Writing in Smart Plant, Kirsten Korosec says the deal shows the company is moving aggressively to build out its solar business, even if the Aurora factory isn’t ready to pump out commercial-scale product.
The announcement hints at GE’s broader strategy to work with existing energy generation customers, such as wind or natural-gas power plant developers, to help scale up its solar business. GE has worked with Invenergy before. The panels supplied for the solar project will be located on 160 acres adjacent to Invenergy’s Grand Ridge wind farm, where 140 of GE’s wind turbines are providing 210 MW of power.
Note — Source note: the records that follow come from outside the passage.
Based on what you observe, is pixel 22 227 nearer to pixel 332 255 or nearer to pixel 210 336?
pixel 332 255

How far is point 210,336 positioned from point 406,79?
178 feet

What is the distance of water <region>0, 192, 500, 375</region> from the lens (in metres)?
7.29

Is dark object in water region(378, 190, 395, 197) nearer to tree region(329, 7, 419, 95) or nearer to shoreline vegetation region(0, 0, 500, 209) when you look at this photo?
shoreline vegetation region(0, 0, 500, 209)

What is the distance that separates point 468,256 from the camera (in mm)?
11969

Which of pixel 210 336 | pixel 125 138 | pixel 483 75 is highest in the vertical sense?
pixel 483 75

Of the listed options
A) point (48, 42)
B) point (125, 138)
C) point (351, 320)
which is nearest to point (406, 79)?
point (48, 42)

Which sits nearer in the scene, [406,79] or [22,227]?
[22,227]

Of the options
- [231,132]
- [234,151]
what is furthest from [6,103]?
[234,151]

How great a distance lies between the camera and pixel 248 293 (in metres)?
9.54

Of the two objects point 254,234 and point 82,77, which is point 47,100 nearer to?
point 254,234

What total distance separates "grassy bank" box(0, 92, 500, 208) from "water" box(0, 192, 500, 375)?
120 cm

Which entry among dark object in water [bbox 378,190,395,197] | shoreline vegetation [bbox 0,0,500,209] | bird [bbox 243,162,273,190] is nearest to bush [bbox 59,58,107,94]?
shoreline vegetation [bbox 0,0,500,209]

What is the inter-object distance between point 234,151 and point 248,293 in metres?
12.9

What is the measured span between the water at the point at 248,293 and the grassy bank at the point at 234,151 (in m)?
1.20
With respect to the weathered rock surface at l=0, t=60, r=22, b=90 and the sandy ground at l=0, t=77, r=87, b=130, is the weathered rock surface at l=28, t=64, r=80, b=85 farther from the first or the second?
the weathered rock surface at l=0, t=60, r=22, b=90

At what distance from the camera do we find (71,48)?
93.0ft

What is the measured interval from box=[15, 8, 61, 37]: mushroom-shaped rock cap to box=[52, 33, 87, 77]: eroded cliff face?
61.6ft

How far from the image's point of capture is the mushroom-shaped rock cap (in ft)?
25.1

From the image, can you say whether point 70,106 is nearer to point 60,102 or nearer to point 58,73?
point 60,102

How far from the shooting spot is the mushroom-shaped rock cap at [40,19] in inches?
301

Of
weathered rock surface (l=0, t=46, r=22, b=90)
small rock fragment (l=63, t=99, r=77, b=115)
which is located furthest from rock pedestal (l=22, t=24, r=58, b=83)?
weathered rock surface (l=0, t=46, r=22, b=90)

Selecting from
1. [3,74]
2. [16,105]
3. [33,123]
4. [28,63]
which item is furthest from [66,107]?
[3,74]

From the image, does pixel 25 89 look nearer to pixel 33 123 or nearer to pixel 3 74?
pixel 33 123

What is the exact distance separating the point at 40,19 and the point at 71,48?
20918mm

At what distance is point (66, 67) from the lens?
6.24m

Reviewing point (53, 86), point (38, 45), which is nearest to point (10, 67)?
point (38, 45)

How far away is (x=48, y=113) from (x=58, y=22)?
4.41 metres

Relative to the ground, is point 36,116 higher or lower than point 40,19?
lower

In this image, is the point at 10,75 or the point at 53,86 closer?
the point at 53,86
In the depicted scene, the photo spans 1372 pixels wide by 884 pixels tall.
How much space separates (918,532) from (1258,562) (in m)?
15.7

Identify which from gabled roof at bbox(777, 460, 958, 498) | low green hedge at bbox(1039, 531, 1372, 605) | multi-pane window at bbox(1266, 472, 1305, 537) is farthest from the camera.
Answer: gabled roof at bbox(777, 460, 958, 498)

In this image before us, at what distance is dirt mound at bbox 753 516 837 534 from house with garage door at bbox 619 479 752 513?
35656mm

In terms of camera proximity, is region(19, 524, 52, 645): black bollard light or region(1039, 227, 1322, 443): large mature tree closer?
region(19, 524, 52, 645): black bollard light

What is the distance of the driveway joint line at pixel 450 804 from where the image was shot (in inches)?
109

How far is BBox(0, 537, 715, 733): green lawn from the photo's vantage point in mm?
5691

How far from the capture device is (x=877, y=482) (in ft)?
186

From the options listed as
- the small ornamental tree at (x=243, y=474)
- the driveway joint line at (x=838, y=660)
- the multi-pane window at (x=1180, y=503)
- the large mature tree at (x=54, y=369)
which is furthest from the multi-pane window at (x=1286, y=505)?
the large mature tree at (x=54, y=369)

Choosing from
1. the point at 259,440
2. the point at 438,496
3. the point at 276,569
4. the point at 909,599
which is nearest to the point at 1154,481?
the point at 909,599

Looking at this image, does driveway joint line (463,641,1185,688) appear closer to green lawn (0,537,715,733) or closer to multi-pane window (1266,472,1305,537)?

That doesn’t mean GE solar panels will pop up next to every power generation project that contains its wind turbines or natural gas power plants. Still, even a small fraction would have a big impact. Adding solar to just 10 percent of GE’s global wind turbine installed base would sell out the company’s new 400 MW solar panel factory in Colorado for six years, according to the company.
As reported in Colorado Energy News last fall, GE announced plans to build a new factory in Aurora to produce cadmium telluride thin-film solar cells. The factory is key to a $600 million investment that aims to catapult GE to the top of the solar industry and repeat the success it had scaling up its wind business. GE is retrofitting an existing facility in Aurora for the new production plant, cutting down on the time it will take to get its panels to market.
Full scale production at the Colorado factory won’t commence in time for thin film panels to be used in the Grand Ridge project. Instead, the company will source GE-branded panels from Japan-based Solar Frontier, which makes thin-film solar panels made of copper-indium-gallium-selenide or CIGS.
Why is GE using a different thin-film technology for the Grand Ridge project? Matt Guyette, general manager of global strategy and marketing for GE’s renewable energy business, told Kirsten the partnership with Solar Frontier allows them to build out their solar position while building their own factory in Colorado.
GE believes thin-film cadmium-telluride technology delivers the lowest cost of energy, Guyette told Kirsten. It’s why the company is investing in the technology and the new panel factory. The next best solar tech, in GE’s view, is CIGS.